Crane v. Sun Oil Co.

ON REHEARING

PER CURIAM.

This note is in answer to defendants’-appellants’ application for a rehearing. We have again considered very carefully the errors cited by appellants and are further convinced that our original opinion should stand but that some further explanation may be helpful.

At the outset we state that in considering our main opinion, the reader must bear in mind several salient facts. The first is that the sole question before the court deals with the determination of the parties’ rights under not one but two leases. The lease sought to be cancelled is the Proctor lease and it pertained to Lot C, located in the NW 1/4 of Section 33, and designated as drilling unit “SU-F”. The second lease is composed of Lot E, located in the SW 1/4 of Section 33, and designated as drilling unit “SU-K”, and is referred to as the Gottlieb lease. Both of these lots are shown on a plat of survey dated April 26, 1964 by James R. Joffrion. This plat is attached to both leases. It shows both lots as having a depth of 2640 feet or 40 chains. The Proctor lease was executed on May 19, 1965. The Gottlieb lease was executed on May 16, 1961. At the time plaintiffs asked for the cancellation of the Proctor lease, the lessors and the lessees under both leases were the same parties.

It must also be borne in mind that the evidence clearly shows that the Commissioner’s order divided Section 33 (among others) into four drilling units with each drilling unit being equal and corresponding to a quarter section.

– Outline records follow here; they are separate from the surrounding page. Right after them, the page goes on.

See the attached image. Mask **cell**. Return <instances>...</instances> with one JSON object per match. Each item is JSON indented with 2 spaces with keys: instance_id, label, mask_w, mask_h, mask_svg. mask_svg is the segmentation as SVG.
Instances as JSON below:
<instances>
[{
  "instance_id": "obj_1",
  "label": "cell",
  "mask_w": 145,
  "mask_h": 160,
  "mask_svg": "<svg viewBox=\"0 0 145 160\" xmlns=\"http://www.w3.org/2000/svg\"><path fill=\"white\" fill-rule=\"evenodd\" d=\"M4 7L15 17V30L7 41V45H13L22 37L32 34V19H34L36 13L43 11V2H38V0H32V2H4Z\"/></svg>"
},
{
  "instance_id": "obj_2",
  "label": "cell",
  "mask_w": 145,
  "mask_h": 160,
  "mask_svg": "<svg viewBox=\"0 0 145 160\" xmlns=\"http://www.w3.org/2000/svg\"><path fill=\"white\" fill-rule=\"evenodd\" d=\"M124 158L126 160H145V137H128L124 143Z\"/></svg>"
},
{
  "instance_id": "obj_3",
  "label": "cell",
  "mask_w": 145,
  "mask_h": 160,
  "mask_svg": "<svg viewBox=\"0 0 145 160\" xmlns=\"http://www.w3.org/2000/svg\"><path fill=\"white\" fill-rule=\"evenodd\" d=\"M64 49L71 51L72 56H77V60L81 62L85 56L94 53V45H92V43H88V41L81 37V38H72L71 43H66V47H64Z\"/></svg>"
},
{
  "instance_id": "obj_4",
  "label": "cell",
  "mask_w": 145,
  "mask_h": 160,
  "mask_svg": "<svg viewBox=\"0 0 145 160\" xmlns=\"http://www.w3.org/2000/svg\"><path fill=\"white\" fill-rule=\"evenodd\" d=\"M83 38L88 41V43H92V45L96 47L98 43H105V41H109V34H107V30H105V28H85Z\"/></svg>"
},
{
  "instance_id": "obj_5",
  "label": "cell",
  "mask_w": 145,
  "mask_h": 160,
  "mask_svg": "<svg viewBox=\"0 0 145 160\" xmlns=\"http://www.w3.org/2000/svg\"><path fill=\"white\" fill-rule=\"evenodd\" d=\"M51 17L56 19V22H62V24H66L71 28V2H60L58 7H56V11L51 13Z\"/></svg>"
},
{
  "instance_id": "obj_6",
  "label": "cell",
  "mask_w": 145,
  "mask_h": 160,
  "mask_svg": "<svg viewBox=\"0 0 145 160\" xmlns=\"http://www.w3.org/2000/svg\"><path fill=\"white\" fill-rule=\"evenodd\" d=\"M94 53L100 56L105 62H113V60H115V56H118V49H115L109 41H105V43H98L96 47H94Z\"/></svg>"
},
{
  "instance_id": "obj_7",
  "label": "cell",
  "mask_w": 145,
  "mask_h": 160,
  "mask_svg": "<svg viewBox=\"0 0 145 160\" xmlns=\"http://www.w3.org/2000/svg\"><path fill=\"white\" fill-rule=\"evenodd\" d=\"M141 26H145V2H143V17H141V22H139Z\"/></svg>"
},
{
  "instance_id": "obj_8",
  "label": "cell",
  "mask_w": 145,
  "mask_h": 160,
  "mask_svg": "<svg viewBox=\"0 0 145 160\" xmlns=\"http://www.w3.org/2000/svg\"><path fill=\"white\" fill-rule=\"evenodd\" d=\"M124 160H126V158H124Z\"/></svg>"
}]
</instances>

When Mr. Spikes made his survey and prepared “Sun Oil Company Exhibit G-5” he found according to his measurements that the western boundaries of Sections 33 and 40 were short and would not permit the assignment to each quarter section a depth of 2640 feet or 40 chains. He therefore pro-rated the shortage between the two sections and assigned to each quarter section a depth on their western boundaries of 2618.33 feet. This is the plat that was accepted by the Commissioner of Conservation and made a part of his order. Thus we can see that there is a difference in depth in each quarter section (SU-F and SU-K) and Lot C and Lot E of 21.27 feet because Lots C and E called for depths of 2640 feet.

Now in our judgment and as we stated in our original opinion, defendants have taken up this slack by shorting Lot E while giving to Lot C its full measurement of 2640 feet. This also causes the southern line of Lot C to fall into the SW 1/4 of Section 33 or drilling unit SU-K.

This is what we have held defendants cannot do. If the quarter section line is the boundary line between Lots C and E as their titles clearly indicate, defendants cannot ignore the measurements of Lot E which also calls for a depth of 2640 feet. If defendants would accord to Lot E its full measurement we would find that the northern line of this lot would extend into' *23the NW 1/4 of Section 33, contrary to its title.

Defendants as the lessees of both of these tracts are just as hound by the title of plaintiff as is the plaintiff herself.

The Gottlieb lease was executed first. It appears to us that its provisions should be given effect equal to that of the Proctor lease which would place the dividing line between these two tracts on the quarter section line.

When we made reference to “failure of title” in our main opinion, we were referring to the provision in both leases which gives the lessor the right to adjust interior measurements of a drilling unit so that the lessor will not pay royalties for more land than it has leased. On defendants’ exhibit (D-14) which was prepared to accompany “Oil and Gas Division Order No. 9561” prepared by Mr. Spikes, defendants’ surveyor, we note that Lot E is designated as Tract K-3 (70.77 acres); whereas, the Gottlieb lease and the Joffrion survey called for Lot E to contain 75.39 acres. Thus it is clear to us exactly what defendants have done. They have reduced the size of Lot E as shown on the Joffrion map by 4.62 acres and do not permit the northern boundary of Lot E to conform to the quarter section line as required by its title.

In defendants’ application for rehearing they have stated that we have gone de hors the record in making reference to the Barnes and Hawkins tracts. We obtained our information concerning the Barnes and Hawkins leases from data contained on defendants’ exhibit D-14.

In summary, we say that under the circumstances of this case the defendants are required to give equal weight to both the Proctor and Gottlieb leases. Accordingly, they are bound to comply with the request of plaintiff for the cancellation from the public records of the Proctor lease because none of the lands contained in this lease fell within a drilling unit because the leases involved clearly show that the boundary line between these two contiguous tracts is the quarter section line. These facts were known to the defendants when the request for cancellation of the Proctor lease was made. To consider only one lease (and that the second lease) and ignore the other lease (the first lease) would actually permit the juggling of boundary lines.

We reiterate that in our original opinion we did not change the size of a drilling unit as prescribed by the Commissioner of Conservation. It is for this particular reason that we do not consider the Commissioner an indispensable party. Neither have we changed or varied the boundary lines between any other owners of lands located in the respective drilling units.

For these reasons the application for rehearing is denied.